▼

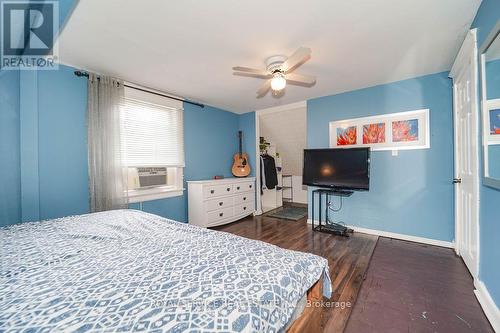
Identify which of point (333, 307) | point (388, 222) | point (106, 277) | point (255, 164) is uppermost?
point (255, 164)

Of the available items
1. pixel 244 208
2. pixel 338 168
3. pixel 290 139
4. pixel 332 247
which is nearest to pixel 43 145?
pixel 244 208

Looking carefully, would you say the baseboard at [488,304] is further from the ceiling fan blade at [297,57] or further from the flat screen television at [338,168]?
the ceiling fan blade at [297,57]

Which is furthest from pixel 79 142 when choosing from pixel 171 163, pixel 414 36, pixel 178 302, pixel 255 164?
pixel 414 36

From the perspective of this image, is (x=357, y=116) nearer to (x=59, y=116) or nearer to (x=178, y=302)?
(x=178, y=302)

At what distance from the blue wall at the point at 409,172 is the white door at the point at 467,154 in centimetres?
15

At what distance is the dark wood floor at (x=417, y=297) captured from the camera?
1.40m

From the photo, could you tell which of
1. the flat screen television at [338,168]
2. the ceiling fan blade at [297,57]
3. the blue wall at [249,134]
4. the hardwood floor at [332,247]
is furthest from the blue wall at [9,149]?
the flat screen television at [338,168]

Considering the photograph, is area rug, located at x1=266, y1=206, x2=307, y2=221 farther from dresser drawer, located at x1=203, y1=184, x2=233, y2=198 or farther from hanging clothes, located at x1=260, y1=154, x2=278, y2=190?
dresser drawer, located at x1=203, y1=184, x2=233, y2=198

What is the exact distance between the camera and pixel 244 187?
13.5ft

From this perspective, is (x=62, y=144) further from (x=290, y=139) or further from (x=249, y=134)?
(x=290, y=139)

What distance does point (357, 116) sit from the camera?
3.24 metres

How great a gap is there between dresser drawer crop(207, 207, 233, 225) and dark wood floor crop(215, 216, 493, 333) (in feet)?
3.05

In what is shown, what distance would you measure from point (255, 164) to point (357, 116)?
216cm

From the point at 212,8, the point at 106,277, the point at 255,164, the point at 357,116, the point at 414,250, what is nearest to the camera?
the point at 106,277
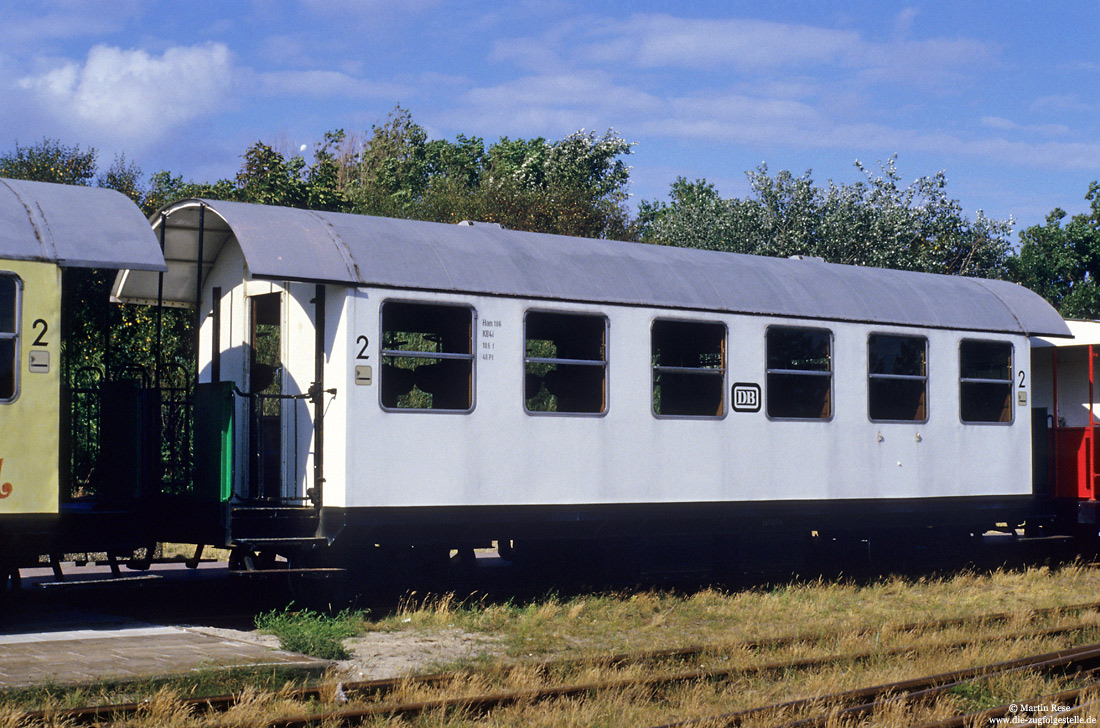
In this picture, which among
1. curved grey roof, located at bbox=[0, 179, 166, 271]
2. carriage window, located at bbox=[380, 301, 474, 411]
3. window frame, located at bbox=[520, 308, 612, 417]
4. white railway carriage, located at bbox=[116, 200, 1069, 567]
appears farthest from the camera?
window frame, located at bbox=[520, 308, 612, 417]

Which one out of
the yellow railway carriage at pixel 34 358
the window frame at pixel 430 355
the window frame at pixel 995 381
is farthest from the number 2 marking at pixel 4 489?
the window frame at pixel 995 381

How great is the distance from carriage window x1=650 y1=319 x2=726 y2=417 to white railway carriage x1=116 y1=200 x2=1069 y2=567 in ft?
0.08

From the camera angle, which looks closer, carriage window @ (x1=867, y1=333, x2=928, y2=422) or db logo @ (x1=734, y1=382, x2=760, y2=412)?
db logo @ (x1=734, y1=382, x2=760, y2=412)

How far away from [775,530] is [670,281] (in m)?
2.94

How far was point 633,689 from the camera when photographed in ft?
25.9

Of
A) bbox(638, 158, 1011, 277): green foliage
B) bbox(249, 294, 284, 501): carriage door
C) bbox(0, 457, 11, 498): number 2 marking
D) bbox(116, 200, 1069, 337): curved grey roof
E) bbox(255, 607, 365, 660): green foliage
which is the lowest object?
bbox(255, 607, 365, 660): green foliage

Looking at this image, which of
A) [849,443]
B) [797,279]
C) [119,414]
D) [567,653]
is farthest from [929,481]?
[119,414]

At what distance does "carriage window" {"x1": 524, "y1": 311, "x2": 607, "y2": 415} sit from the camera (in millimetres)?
11430

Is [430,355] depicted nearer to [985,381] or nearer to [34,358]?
[34,358]

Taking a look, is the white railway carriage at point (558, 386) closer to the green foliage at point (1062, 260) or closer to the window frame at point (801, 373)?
the window frame at point (801, 373)

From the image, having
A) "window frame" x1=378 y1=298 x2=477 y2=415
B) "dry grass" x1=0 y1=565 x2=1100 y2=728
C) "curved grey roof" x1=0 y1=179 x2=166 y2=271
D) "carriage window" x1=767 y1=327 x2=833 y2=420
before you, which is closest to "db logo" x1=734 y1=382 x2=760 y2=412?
"carriage window" x1=767 y1=327 x2=833 y2=420

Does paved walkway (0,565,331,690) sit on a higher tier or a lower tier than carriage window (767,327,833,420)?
lower

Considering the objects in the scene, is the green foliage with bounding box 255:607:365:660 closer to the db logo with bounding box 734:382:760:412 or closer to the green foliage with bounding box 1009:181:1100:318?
the db logo with bounding box 734:382:760:412

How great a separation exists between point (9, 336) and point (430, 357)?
3391 millimetres
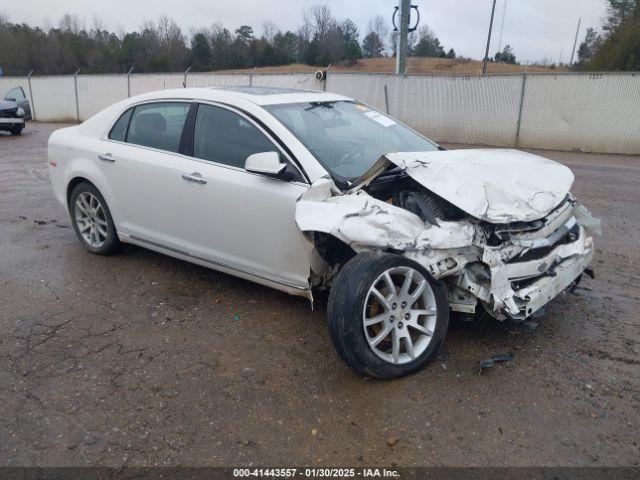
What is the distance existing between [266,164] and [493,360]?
1.86 metres

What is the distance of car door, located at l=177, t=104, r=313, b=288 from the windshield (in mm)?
262

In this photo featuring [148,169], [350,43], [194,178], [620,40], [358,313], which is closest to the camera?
[358,313]

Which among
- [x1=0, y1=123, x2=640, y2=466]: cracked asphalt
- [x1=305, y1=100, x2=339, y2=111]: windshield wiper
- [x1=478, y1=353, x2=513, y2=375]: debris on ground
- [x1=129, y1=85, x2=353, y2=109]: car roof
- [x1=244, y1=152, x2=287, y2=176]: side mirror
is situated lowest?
[x1=0, y1=123, x2=640, y2=466]: cracked asphalt

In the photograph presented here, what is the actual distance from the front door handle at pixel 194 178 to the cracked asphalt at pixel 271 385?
36.7 inches

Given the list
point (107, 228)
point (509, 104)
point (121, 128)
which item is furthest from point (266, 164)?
point (509, 104)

▲

**WHAT IS REQUIRED**
Rewrite the records from the line holding "Given the list" through the end of the records, inclusive, keeping every request intact but raising each coordinate in the answers by 84.

**THE COMPLETED TASK**
Given the list
point (107, 228)
point (509, 104)
point (121, 128)
which item is furthest from point (266, 164)?
point (593, 188)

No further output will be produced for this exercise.